- Release poster
- Directed by: Dominick Brascia, Jr.
- Screenplay by: Steven Baio; Dominick Brascia, Jr.;
- Produced by: Steven Baio; Dominick Brascia, Jr.;
- Starring: Steven Baio; Kim McKamy; Tony Griffin; Jody Gibson; Johnny Venocur; Dominick Brascia;
- Cinematography: Stephen Sealy
- Edited by: Brion McIntosh Michael Scott
- Music by: David Shapiro
- Production company: Wildfire Productions
- Release date: 1986;
- Running time: 87 minutes
- Country: United States

= Evil Laugh =

1986 American slasher film directed and starring Dominick Brascia

Evil Laugh is a 1986 American slasher film directed and starring Steven Baio, Kim McKamy, Tony Griffin, Jody Gibson with Johnny Venocur and Dominick Brascia, Jr. The film is about a group of medical students attacked by a masked killer while repairing a building over the weekend.

==Plot==
A decade ago, an orphanage has been rebuilt after being burned down following accusations of child molestation and abuse from the building's custodian. A group of medical students are brought in by a pediatrician-turned-doctor to rebuild the building as a foster home, while a psychotic masked assailant stalks them.

==Cast==
- Kim McKamy as Connie
- Steven Baio as Johnny Barlony
- Tony Griffin as Sammy Baxton III
- Jerold Pearson as Barney White
- Myles O'Brien as Mark Armstrong
- Jody Gibson as Tina
- Howard Weiss as Mr.
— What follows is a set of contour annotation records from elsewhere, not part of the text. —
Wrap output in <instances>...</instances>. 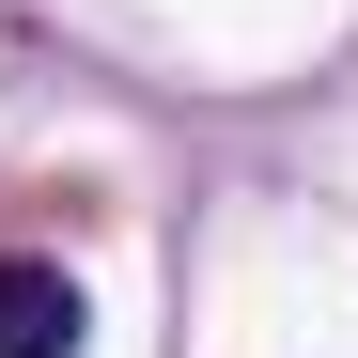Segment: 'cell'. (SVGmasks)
Returning <instances> with one entry per match:
<instances>
[{
  "label": "cell",
  "instance_id": "obj_1",
  "mask_svg": "<svg viewBox=\"0 0 358 358\" xmlns=\"http://www.w3.org/2000/svg\"><path fill=\"white\" fill-rule=\"evenodd\" d=\"M94 312H78V280L63 265H31V250H0V358H78Z\"/></svg>",
  "mask_w": 358,
  "mask_h": 358
}]
</instances>
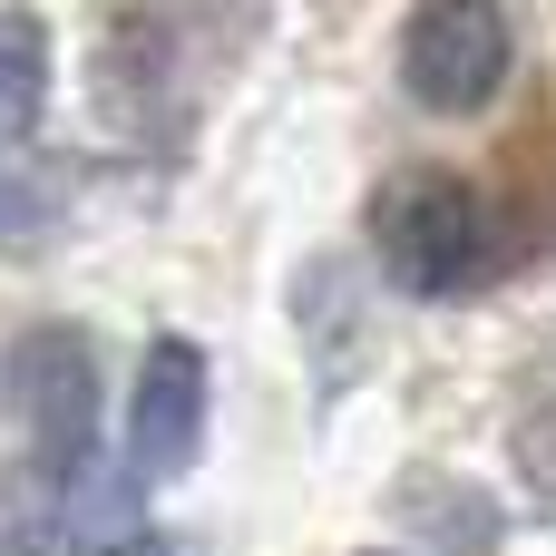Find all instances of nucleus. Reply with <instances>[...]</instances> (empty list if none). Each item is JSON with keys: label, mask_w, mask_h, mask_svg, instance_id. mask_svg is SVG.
<instances>
[{"label": "nucleus", "mask_w": 556, "mask_h": 556, "mask_svg": "<svg viewBox=\"0 0 556 556\" xmlns=\"http://www.w3.org/2000/svg\"><path fill=\"white\" fill-rule=\"evenodd\" d=\"M98 556H176V547H166V538H147V528H137V538H117V547H98Z\"/></svg>", "instance_id": "nucleus-9"}, {"label": "nucleus", "mask_w": 556, "mask_h": 556, "mask_svg": "<svg viewBox=\"0 0 556 556\" xmlns=\"http://www.w3.org/2000/svg\"><path fill=\"white\" fill-rule=\"evenodd\" d=\"M117 538H137V479L117 469H98V450L88 459H10L0 469V556H98L117 547Z\"/></svg>", "instance_id": "nucleus-2"}, {"label": "nucleus", "mask_w": 556, "mask_h": 556, "mask_svg": "<svg viewBox=\"0 0 556 556\" xmlns=\"http://www.w3.org/2000/svg\"><path fill=\"white\" fill-rule=\"evenodd\" d=\"M518 469H528V479L556 498V410H538V420L518 430Z\"/></svg>", "instance_id": "nucleus-8"}, {"label": "nucleus", "mask_w": 556, "mask_h": 556, "mask_svg": "<svg viewBox=\"0 0 556 556\" xmlns=\"http://www.w3.org/2000/svg\"><path fill=\"white\" fill-rule=\"evenodd\" d=\"M39 108H49V20L0 10V147H29Z\"/></svg>", "instance_id": "nucleus-6"}, {"label": "nucleus", "mask_w": 556, "mask_h": 556, "mask_svg": "<svg viewBox=\"0 0 556 556\" xmlns=\"http://www.w3.org/2000/svg\"><path fill=\"white\" fill-rule=\"evenodd\" d=\"M0 410L29 459H88L98 450V352L78 323H29L0 352Z\"/></svg>", "instance_id": "nucleus-3"}, {"label": "nucleus", "mask_w": 556, "mask_h": 556, "mask_svg": "<svg viewBox=\"0 0 556 556\" xmlns=\"http://www.w3.org/2000/svg\"><path fill=\"white\" fill-rule=\"evenodd\" d=\"M205 410H215V362H205V342L156 332L147 362H137V401H127V479L147 489V479L195 469V450H205Z\"/></svg>", "instance_id": "nucleus-5"}, {"label": "nucleus", "mask_w": 556, "mask_h": 556, "mask_svg": "<svg viewBox=\"0 0 556 556\" xmlns=\"http://www.w3.org/2000/svg\"><path fill=\"white\" fill-rule=\"evenodd\" d=\"M59 225H68V176L59 166H29L20 147H0V254L49 244Z\"/></svg>", "instance_id": "nucleus-7"}, {"label": "nucleus", "mask_w": 556, "mask_h": 556, "mask_svg": "<svg viewBox=\"0 0 556 556\" xmlns=\"http://www.w3.org/2000/svg\"><path fill=\"white\" fill-rule=\"evenodd\" d=\"M518 68V29L498 0H420L401 29V88L430 117H479Z\"/></svg>", "instance_id": "nucleus-4"}, {"label": "nucleus", "mask_w": 556, "mask_h": 556, "mask_svg": "<svg viewBox=\"0 0 556 556\" xmlns=\"http://www.w3.org/2000/svg\"><path fill=\"white\" fill-rule=\"evenodd\" d=\"M371 556H391V547H371Z\"/></svg>", "instance_id": "nucleus-10"}, {"label": "nucleus", "mask_w": 556, "mask_h": 556, "mask_svg": "<svg viewBox=\"0 0 556 556\" xmlns=\"http://www.w3.org/2000/svg\"><path fill=\"white\" fill-rule=\"evenodd\" d=\"M371 254H381V274H391L401 293L440 303V293H459V283L479 274V254H489V205L469 195V176L410 166V176H391L381 205H371Z\"/></svg>", "instance_id": "nucleus-1"}]
</instances>
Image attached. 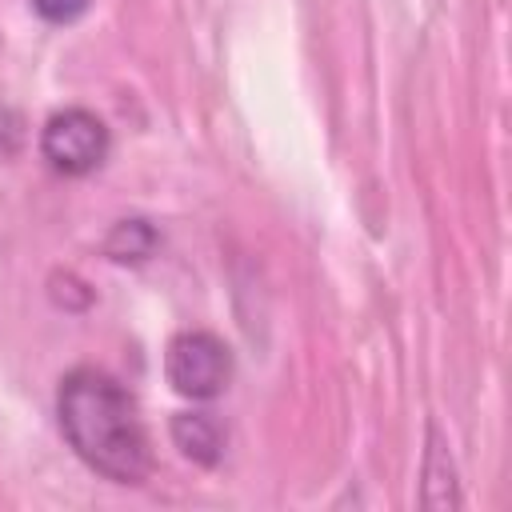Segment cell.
Returning a JSON list of instances; mask_svg holds the SVG:
<instances>
[{
	"mask_svg": "<svg viewBox=\"0 0 512 512\" xmlns=\"http://www.w3.org/2000/svg\"><path fill=\"white\" fill-rule=\"evenodd\" d=\"M60 432L72 452L112 484H144L152 472V444L136 400L100 368H72L56 392Z\"/></svg>",
	"mask_w": 512,
	"mask_h": 512,
	"instance_id": "cell-1",
	"label": "cell"
},
{
	"mask_svg": "<svg viewBox=\"0 0 512 512\" xmlns=\"http://www.w3.org/2000/svg\"><path fill=\"white\" fill-rule=\"evenodd\" d=\"M164 376L188 400H212L232 380V348L204 328L176 332L164 348Z\"/></svg>",
	"mask_w": 512,
	"mask_h": 512,
	"instance_id": "cell-2",
	"label": "cell"
},
{
	"mask_svg": "<svg viewBox=\"0 0 512 512\" xmlns=\"http://www.w3.org/2000/svg\"><path fill=\"white\" fill-rule=\"evenodd\" d=\"M108 124L88 108L52 112L40 128V156L64 176H88L108 160Z\"/></svg>",
	"mask_w": 512,
	"mask_h": 512,
	"instance_id": "cell-3",
	"label": "cell"
},
{
	"mask_svg": "<svg viewBox=\"0 0 512 512\" xmlns=\"http://www.w3.org/2000/svg\"><path fill=\"white\" fill-rule=\"evenodd\" d=\"M420 504L424 508H456L460 488H456V464L448 452V440L440 436L436 424H428V448H424V468H420Z\"/></svg>",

Burns
- Karyn O'Bryan as Betty
- Susan Grant as Sadie
- Gary Hays as Jerry
- Hal Shafer as Chief Cash
- Johnny Venocur as Freddy
- Tom Shell as Delivery Boy
- Dominick Brascia as Evil Laugher

==Reception==
In his overview of horror films from the 1980s, Scott Aaron Stine described the film as "effortless tripe" and that "There is nothing, I repeat, nothing worthwhile or even remotely worthwhile or even remotely memorable about this waste of celluloid."